The progressive laws on paper are often circumvented. Many "marriages" are also informal agreements that go under the radar – unregistered but socially and culturally accepted. It is clear that legislation alone cannot stop child marriages, Unicef notes.
Six months into the "marriage", Edina Banda decides to escape. There is still time – she has not yet become pregnant.
I decided that I deserve better. I told myself: "It's high time I take the risk".
Under the cover of darkness, she flees with the help of a woman in the village. Soon she gets in touch with Plan International, whose local staff ensure that a settlement can be reached between the families. Edina Banda gets to start school again.
Traditional leaders
Today, she is realizing her childhood dream: to study to become a nurse. In parallel, the 21-year-old works with a Plan-supported project where she lectures in schools and for traditional leaders. They also help girls who have been forced into marriage, sometimes by simply picking them up and driving them home to their parents.

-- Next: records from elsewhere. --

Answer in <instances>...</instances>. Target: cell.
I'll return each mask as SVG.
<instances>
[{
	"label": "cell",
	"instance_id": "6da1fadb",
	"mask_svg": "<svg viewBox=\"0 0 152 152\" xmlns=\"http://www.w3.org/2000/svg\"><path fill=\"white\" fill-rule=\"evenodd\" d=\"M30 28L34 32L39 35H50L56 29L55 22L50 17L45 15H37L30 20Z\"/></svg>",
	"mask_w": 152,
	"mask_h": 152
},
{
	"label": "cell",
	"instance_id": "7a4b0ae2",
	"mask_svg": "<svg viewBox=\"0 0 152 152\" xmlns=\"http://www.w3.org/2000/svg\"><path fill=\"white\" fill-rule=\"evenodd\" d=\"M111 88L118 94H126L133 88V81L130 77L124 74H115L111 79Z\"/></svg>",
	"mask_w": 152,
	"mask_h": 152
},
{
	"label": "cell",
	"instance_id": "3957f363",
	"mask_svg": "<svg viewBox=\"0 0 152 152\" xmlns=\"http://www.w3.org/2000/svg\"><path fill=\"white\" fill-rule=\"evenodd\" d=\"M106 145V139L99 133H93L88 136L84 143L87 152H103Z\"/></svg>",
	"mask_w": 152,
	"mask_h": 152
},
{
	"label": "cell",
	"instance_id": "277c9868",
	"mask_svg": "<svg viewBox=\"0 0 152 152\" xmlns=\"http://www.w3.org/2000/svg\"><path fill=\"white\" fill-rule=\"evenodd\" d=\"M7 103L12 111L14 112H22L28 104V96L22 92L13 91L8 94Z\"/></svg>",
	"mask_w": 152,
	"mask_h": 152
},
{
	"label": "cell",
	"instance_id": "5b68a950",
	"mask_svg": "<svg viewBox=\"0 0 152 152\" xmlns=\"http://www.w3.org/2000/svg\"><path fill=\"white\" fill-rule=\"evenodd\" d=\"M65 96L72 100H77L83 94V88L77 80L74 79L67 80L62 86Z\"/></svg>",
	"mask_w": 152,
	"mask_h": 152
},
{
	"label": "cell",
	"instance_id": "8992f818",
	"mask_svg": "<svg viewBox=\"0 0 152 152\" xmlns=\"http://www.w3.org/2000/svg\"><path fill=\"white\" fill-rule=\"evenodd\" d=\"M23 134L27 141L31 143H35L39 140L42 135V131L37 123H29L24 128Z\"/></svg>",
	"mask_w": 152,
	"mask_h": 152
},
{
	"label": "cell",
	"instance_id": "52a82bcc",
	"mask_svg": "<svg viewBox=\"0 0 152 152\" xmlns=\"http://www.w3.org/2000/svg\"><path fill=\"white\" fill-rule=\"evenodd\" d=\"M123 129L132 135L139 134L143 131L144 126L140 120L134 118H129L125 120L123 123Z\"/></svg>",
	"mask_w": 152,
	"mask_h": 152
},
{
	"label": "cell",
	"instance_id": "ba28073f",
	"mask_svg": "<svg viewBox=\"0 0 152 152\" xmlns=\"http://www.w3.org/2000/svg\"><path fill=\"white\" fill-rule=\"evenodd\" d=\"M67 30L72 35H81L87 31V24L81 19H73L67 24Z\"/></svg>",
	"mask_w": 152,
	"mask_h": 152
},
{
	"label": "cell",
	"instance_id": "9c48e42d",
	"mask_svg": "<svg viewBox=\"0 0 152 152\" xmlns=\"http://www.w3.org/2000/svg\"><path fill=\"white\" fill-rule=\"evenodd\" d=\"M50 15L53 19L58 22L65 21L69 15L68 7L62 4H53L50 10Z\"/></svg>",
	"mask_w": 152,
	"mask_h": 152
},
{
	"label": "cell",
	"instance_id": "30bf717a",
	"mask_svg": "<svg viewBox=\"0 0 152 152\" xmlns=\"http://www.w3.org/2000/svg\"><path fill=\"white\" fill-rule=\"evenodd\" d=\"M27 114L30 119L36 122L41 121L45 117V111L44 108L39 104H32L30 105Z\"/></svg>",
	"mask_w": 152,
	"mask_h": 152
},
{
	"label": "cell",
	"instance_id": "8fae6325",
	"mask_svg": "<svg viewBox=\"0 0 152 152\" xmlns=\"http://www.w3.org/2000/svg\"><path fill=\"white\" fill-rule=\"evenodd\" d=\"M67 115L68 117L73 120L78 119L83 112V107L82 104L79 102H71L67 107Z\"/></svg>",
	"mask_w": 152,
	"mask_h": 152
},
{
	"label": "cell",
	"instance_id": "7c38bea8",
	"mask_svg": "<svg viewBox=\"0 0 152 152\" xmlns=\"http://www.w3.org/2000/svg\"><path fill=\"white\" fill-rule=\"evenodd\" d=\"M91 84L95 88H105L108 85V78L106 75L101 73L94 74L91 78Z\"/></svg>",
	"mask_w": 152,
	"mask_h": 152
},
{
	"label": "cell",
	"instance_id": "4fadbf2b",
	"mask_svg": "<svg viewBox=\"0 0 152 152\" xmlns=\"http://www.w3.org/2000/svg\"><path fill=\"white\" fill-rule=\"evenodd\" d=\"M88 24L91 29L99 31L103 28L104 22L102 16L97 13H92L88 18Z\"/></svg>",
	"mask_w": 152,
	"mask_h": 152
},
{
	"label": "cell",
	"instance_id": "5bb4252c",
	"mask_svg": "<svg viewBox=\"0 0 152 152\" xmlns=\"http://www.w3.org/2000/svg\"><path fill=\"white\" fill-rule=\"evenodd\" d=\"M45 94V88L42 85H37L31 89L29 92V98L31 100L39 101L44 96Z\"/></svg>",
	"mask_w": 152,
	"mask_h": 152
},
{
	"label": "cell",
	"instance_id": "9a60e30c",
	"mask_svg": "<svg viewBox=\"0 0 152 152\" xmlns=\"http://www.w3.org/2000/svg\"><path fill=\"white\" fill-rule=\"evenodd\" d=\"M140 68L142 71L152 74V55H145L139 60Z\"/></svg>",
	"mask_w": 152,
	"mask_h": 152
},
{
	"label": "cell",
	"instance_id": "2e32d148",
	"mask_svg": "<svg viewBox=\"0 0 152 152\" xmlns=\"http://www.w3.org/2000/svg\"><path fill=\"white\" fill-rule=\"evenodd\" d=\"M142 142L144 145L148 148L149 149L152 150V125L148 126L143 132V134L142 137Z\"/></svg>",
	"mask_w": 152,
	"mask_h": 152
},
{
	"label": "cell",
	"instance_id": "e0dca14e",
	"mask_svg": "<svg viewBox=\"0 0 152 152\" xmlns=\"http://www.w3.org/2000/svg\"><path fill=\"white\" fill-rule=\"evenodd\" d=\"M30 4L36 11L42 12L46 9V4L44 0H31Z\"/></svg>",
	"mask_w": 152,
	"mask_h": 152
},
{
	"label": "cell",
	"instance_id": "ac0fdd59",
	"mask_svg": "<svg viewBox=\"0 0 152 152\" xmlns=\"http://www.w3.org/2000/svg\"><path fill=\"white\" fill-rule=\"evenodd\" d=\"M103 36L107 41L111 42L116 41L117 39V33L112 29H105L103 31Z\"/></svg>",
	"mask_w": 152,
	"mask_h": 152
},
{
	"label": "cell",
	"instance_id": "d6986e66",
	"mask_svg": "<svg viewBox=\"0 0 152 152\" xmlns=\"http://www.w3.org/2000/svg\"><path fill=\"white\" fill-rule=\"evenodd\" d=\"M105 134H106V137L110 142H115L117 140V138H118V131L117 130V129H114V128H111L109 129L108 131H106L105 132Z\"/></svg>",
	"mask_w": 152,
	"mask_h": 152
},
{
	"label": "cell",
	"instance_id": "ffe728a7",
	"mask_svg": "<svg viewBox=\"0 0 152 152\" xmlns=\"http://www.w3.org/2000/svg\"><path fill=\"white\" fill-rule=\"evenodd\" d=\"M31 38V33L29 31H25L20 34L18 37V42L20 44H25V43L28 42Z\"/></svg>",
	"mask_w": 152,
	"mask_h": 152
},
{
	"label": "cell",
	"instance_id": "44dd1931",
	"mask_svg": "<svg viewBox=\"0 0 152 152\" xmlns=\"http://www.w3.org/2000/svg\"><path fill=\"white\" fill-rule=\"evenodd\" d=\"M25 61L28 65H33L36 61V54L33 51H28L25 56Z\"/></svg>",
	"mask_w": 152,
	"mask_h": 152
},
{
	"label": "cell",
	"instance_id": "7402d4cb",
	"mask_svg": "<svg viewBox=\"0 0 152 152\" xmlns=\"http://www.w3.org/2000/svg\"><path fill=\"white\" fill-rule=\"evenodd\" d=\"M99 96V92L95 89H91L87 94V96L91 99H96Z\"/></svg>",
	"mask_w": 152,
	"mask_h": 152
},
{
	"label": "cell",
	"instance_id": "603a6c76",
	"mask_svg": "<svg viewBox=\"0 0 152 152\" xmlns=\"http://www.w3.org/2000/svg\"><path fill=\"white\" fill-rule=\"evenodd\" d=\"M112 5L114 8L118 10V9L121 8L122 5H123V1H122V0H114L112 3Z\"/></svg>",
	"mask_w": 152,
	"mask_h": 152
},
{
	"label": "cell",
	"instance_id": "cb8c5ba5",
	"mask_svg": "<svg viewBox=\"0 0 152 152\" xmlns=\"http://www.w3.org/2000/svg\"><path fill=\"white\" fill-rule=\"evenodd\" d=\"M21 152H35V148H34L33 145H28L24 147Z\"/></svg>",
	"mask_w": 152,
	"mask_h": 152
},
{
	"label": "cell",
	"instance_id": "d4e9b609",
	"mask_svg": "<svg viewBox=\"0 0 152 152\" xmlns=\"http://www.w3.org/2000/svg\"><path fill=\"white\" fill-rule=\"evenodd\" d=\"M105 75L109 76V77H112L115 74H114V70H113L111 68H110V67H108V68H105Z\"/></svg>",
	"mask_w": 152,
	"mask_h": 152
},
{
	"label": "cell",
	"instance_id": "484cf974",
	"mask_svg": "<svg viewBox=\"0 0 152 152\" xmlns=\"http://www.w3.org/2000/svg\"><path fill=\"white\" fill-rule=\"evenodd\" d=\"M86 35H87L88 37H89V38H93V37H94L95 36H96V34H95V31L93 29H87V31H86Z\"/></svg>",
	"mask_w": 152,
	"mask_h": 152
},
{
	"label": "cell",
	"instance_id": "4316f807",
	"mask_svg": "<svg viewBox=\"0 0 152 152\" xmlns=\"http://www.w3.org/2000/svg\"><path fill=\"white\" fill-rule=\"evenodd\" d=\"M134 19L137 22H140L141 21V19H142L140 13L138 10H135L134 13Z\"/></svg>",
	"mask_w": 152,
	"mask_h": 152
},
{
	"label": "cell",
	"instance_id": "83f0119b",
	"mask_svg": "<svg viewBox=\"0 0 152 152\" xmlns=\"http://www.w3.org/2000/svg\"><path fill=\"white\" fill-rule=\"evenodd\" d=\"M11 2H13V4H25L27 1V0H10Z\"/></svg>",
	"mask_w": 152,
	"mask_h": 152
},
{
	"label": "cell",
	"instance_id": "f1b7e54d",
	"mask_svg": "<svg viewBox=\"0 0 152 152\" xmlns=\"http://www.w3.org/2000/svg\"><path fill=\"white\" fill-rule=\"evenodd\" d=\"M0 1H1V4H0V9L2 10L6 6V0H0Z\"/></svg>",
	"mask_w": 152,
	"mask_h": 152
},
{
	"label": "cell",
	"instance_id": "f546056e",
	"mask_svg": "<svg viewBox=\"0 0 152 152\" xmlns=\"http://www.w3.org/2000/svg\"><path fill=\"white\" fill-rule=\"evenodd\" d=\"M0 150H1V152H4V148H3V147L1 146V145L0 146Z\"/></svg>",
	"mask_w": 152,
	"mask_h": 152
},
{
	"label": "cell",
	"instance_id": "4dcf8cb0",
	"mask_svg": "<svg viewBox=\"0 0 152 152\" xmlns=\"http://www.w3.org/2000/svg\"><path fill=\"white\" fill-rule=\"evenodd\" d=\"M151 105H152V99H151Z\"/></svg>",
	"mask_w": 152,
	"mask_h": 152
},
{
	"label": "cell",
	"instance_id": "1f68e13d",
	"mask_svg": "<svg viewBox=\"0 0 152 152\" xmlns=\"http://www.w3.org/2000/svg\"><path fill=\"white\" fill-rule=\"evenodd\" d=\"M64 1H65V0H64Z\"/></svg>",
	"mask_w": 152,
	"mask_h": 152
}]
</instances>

The biggest challenge is to get the traditional leaders, who to a large extent practice their own legal systems, to change their way of thinking. But more and more are starting to listen, she says.
We sit down with them and say "okay – it's tradition, but we should actually get rid of the harmful norms that contribute to child marriage". Several of them support us and work hand in hand with us now.

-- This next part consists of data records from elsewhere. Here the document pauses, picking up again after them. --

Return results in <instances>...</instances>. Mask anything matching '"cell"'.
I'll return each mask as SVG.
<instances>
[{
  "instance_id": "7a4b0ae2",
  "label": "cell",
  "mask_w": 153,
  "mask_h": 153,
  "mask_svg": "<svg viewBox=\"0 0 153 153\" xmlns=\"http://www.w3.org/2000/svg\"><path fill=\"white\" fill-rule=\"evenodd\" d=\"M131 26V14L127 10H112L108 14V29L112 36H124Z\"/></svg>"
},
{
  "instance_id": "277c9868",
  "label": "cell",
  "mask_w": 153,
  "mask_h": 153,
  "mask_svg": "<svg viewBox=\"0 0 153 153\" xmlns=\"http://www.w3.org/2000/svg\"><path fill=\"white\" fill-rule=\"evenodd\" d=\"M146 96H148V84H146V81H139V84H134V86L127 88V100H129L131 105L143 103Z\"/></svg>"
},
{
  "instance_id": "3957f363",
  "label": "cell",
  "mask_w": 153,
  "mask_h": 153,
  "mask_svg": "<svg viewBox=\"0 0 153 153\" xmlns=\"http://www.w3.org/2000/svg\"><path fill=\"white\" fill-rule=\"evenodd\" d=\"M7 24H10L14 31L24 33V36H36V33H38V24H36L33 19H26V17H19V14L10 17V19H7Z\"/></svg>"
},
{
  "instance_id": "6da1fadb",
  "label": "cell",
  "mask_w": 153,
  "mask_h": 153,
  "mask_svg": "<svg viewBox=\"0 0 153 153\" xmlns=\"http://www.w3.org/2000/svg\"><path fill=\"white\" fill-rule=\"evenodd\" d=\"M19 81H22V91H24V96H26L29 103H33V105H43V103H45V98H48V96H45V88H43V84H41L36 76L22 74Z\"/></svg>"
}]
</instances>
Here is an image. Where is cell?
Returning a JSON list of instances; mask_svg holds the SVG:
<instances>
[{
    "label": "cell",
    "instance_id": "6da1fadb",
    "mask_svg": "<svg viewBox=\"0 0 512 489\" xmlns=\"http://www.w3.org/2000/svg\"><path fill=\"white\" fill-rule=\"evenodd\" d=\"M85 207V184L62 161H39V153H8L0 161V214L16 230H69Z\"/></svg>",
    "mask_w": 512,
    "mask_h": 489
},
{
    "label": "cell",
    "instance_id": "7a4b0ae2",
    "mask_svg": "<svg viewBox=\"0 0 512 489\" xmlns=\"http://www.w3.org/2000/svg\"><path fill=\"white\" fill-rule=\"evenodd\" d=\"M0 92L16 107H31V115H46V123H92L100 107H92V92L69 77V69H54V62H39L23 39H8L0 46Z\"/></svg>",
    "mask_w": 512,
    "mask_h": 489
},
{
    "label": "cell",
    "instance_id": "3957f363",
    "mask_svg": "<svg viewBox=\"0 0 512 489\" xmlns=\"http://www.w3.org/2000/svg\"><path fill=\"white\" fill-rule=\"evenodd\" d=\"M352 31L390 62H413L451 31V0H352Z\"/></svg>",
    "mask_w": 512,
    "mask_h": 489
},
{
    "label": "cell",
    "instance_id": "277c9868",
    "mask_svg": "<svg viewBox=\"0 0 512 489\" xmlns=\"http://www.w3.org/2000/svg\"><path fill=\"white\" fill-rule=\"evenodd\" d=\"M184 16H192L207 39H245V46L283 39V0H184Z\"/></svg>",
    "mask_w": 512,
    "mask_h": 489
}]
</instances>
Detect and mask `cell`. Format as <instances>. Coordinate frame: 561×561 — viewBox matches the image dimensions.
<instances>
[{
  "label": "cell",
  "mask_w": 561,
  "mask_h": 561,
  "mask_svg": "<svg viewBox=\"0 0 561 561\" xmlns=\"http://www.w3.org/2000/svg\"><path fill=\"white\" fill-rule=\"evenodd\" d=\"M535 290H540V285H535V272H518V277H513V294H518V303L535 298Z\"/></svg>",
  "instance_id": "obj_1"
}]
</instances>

Talking openly about her own trauma has not been self-evident. People talked, whispered: "She was married before". But:
I realized that it doesn't help to be silent. That I have to stand up and help others.

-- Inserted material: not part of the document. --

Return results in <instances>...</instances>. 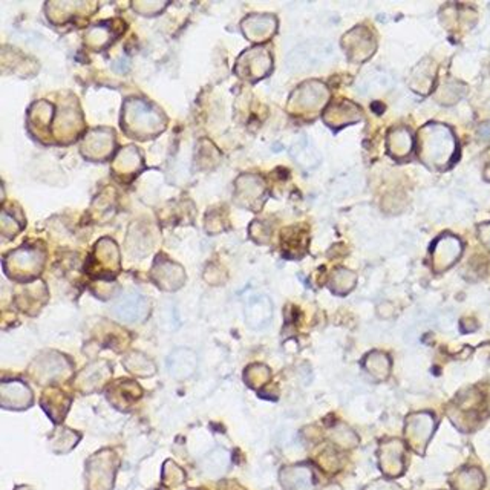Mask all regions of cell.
Returning <instances> with one entry per match:
<instances>
[{"label": "cell", "mask_w": 490, "mask_h": 490, "mask_svg": "<svg viewBox=\"0 0 490 490\" xmlns=\"http://www.w3.org/2000/svg\"><path fill=\"white\" fill-rule=\"evenodd\" d=\"M457 142L451 129L431 123L420 131L418 155L429 167L446 169L454 161Z\"/></svg>", "instance_id": "6da1fadb"}, {"label": "cell", "mask_w": 490, "mask_h": 490, "mask_svg": "<svg viewBox=\"0 0 490 490\" xmlns=\"http://www.w3.org/2000/svg\"><path fill=\"white\" fill-rule=\"evenodd\" d=\"M336 54L329 40L311 38L296 46L287 57V69L292 73H308L325 66Z\"/></svg>", "instance_id": "7a4b0ae2"}, {"label": "cell", "mask_w": 490, "mask_h": 490, "mask_svg": "<svg viewBox=\"0 0 490 490\" xmlns=\"http://www.w3.org/2000/svg\"><path fill=\"white\" fill-rule=\"evenodd\" d=\"M111 314L124 324L143 322L149 314V302L138 292H126L112 304Z\"/></svg>", "instance_id": "3957f363"}, {"label": "cell", "mask_w": 490, "mask_h": 490, "mask_svg": "<svg viewBox=\"0 0 490 490\" xmlns=\"http://www.w3.org/2000/svg\"><path fill=\"white\" fill-rule=\"evenodd\" d=\"M126 124L134 126V132L154 134L159 127V115L151 111L142 100H129L126 103Z\"/></svg>", "instance_id": "277c9868"}, {"label": "cell", "mask_w": 490, "mask_h": 490, "mask_svg": "<svg viewBox=\"0 0 490 490\" xmlns=\"http://www.w3.org/2000/svg\"><path fill=\"white\" fill-rule=\"evenodd\" d=\"M273 317V304L265 294H255L245 305V322L250 328L262 329Z\"/></svg>", "instance_id": "5b68a950"}, {"label": "cell", "mask_w": 490, "mask_h": 490, "mask_svg": "<svg viewBox=\"0 0 490 490\" xmlns=\"http://www.w3.org/2000/svg\"><path fill=\"white\" fill-rule=\"evenodd\" d=\"M343 45L349 54V58L356 60V62H363V60L371 57L377 46L373 34L365 28H356L354 31L349 33L345 37Z\"/></svg>", "instance_id": "8992f818"}, {"label": "cell", "mask_w": 490, "mask_h": 490, "mask_svg": "<svg viewBox=\"0 0 490 490\" xmlns=\"http://www.w3.org/2000/svg\"><path fill=\"white\" fill-rule=\"evenodd\" d=\"M244 68L243 71H239L243 77H250L253 80L257 78H262L264 75H267V73L272 69V57L264 49L257 48L253 49V51H248L245 53L241 58H239V63L238 68Z\"/></svg>", "instance_id": "52a82bcc"}, {"label": "cell", "mask_w": 490, "mask_h": 490, "mask_svg": "<svg viewBox=\"0 0 490 490\" xmlns=\"http://www.w3.org/2000/svg\"><path fill=\"white\" fill-rule=\"evenodd\" d=\"M328 100V89L317 82H309L302 85L293 95L292 105L313 111V109L321 107Z\"/></svg>", "instance_id": "ba28073f"}, {"label": "cell", "mask_w": 490, "mask_h": 490, "mask_svg": "<svg viewBox=\"0 0 490 490\" xmlns=\"http://www.w3.org/2000/svg\"><path fill=\"white\" fill-rule=\"evenodd\" d=\"M169 371L175 378L184 380L192 377L198 368V357L193 351L187 348H179L169 356L167 360Z\"/></svg>", "instance_id": "9c48e42d"}, {"label": "cell", "mask_w": 490, "mask_h": 490, "mask_svg": "<svg viewBox=\"0 0 490 490\" xmlns=\"http://www.w3.org/2000/svg\"><path fill=\"white\" fill-rule=\"evenodd\" d=\"M2 405L5 408L11 409H23L31 405L33 394L29 391V388L18 382V380H11V382L2 383Z\"/></svg>", "instance_id": "30bf717a"}, {"label": "cell", "mask_w": 490, "mask_h": 490, "mask_svg": "<svg viewBox=\"0 0 490 490\" xmlns=\"http://www.w3.org/2000/svg\"><path fill=\"white\" fill-rule=\"evenodd\" d=\"M243 29L250 40L262 42L276 31V18L273 16H250L243 22Z\"/></svg>", "instance_id": "8fae6325"}, {"label": "cell", "mask_w": 490, "mask_h": 490, "mask_svg": "<svg viewBox=\"0 0 490 490\" xmlns=\"http://www.w3.org/2000/svg\"><path fill=\"white\" fill-rule=\"evenodd\" d=\"M462 253V244L454 236L440 238L434 248V262L435 268L451 267Z\"/></svg>", "instance_id": "7c38bea8"}, {"label": "cell", "mask_w": 490, "mask_h": 490, "mask_svg": "<svg viewBox=\"0 0 490 490\" xmlns=\"http://www.w3.org/2000/svg\"><path fill=\"white\" fill-rule=\"evenodd\" d=\"M388 152L394 158H405L412 151V135L406 127H395L388 135Z\"/></svg>", "instance_id": "4fadbf2b"}, {"label": "cell", "mask_w": 490, "mask_h": 490, "mask_svg": "<svg viewBox=\"0 0 490 490\" xmlns=\"http://www.w3.org/2000/svg\"><path fill=\"white\" fill-rule=\"evenodd\" d=\"M292 156L299 166L307 170L314 169L321 163V154L316 151L314 144L307 137H302L301 139H297V143H294L292 149Z\"/></svg>", "instance_id": "5bb4252c"}, {"label": "cell", "mask_w": 490, "mask_h": 490, "mask_svg": "<svg viewBox=\"0 0 490 490\" xmlns=\"http://www.w3.org/2000/svg\"><path fill=\"white\" fill-rule=\"evenodd\" d=\"M360 118L358 107L351 103H337L325 112V122L329 126H343Z\"/></svg>", "instance_id": "9a60e30c"}, {"label": "cell", "mask_w": 490, "mask_h": 490, "mask_svg": "<svg viewBox=\"0 0 490 490\" xmlns=\"http://www.w3.org/2000/svg\"><path fill=\"white\" fill-rule=\"evenodd\" d=\"M109 376V369L106 365H92L80 374L77 385L83 389V391H94L97 386L103 385L106 377Z\"/></svg>", "instance_id": "2e32d148"}, {"label": "cell", "mask_w": 490, "mask_h": 490, "mask_svg": "<svg viewBox=\"0 0 490 490\" xmlns=\"http://www.w3.org/2000/svg\"><path fill=\"white\" fill-rule=\"evenodd\" d=\"M9 259L14 262L16 272H22L25 267L26 273H36L38 272V268L42 267V259H38L36 250L22 248L18 250V252H14Z\"/></svg>", "instance_id": "e0dca14e"}, {"label": "cell", "mask_w": 490, "mask_h": 490, "mask_svg": "<svg viewBox=\"0 0 490 490\" xmlns=\"http://www.w3.org/2000/svg\"><path fill=\"white\" fill-rule=\"evenodd\" d=\"M393 86V78L388 73L382 71H373L368 73L362 78V85H360V92L362 94H369L374 91H386Z\"/></svg>", "instance_id": "ac0fdd59"}, {"label": "cell", "mask_w": 490, "mask_h": 490, "mask_svg": "<svg viewBox=\"0 0 490 490\" xmlns=\"http://www.w3.org/2000/svg\"><path fill=\"white\" fill-rule=\"evenodd\" d=\"M126 368L129 369V371L139 376V377H151L155 373V366L151 360L144 357L143 354H138V353L127 356Z\"/></svg>", "instance_id": "d6986e66"}, {"label": "cell", "mask_w": 490, "mask_h": 490, "mask_svg": "<svg viewBox=\"0 0 490 490\" xmlns=\"http://www.w3.org/2000/svg\"><path fill=\"white\" fill-rule=\"evenodd\" d=\"M337 285H334V292L337 293H346L349 292L354 287V282H356V275L351 273V272H348V270H343V268H340L337 270V272L334 273L333 276V282H339Z\"/></svg>", "instance_id": "ffe728a7"}, {"label": "cell", "mask_w": 490, "mask_h": 490, "mask_svg": "<svg viewBox=\"0 0 490 490\" xmlns=\"http://www.w3.org/2000/svg\"><path fill=\"white\" fill-rule=\"evenodd\" d=\"M478 137L486 143H490V123H484L478 127Z\"/></svg>", "instance_id": "44dd1931"}, {"label": "cell", "mask_w": 490, "mask_h": 490, "mask_svg": "<svg viewBox=\"0 0 490 490\" xmlns=\"http://www.w3.org/2000/svg\"><path fill=\"white\" fill-rule=\"evenodd\" d=\"M481 236H483V241L487 244V247L490 248V224H487V225H484L483 227V233H481Z\"/></svg>", "instance_id": "7402d4cb"}]
</instances>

When they see me, they realize: "This happened to her too, but she is still a person – I can also survive and do what I want with my life".
Top ten countries with the highest incidence of "child marriage" in the world:
Niger: 76 percent of all women aged 20-24 were married when they were under 18.
Central African Republic: 61 percent.
Chad: 61 percent.
Mali: 54 percent.
South Sudan: 52 percent.
Bangladesh: 51 percent.
Burkina Faso: 51 percent.
Mozambique: 48 percent.
Guinea: 47 percent.
Somalia: 45 percent.
In absolute numbers, however, India is by far the country in the world with the most child marriages. Next are Bangladesh, China, Indonesia, and Nigeria.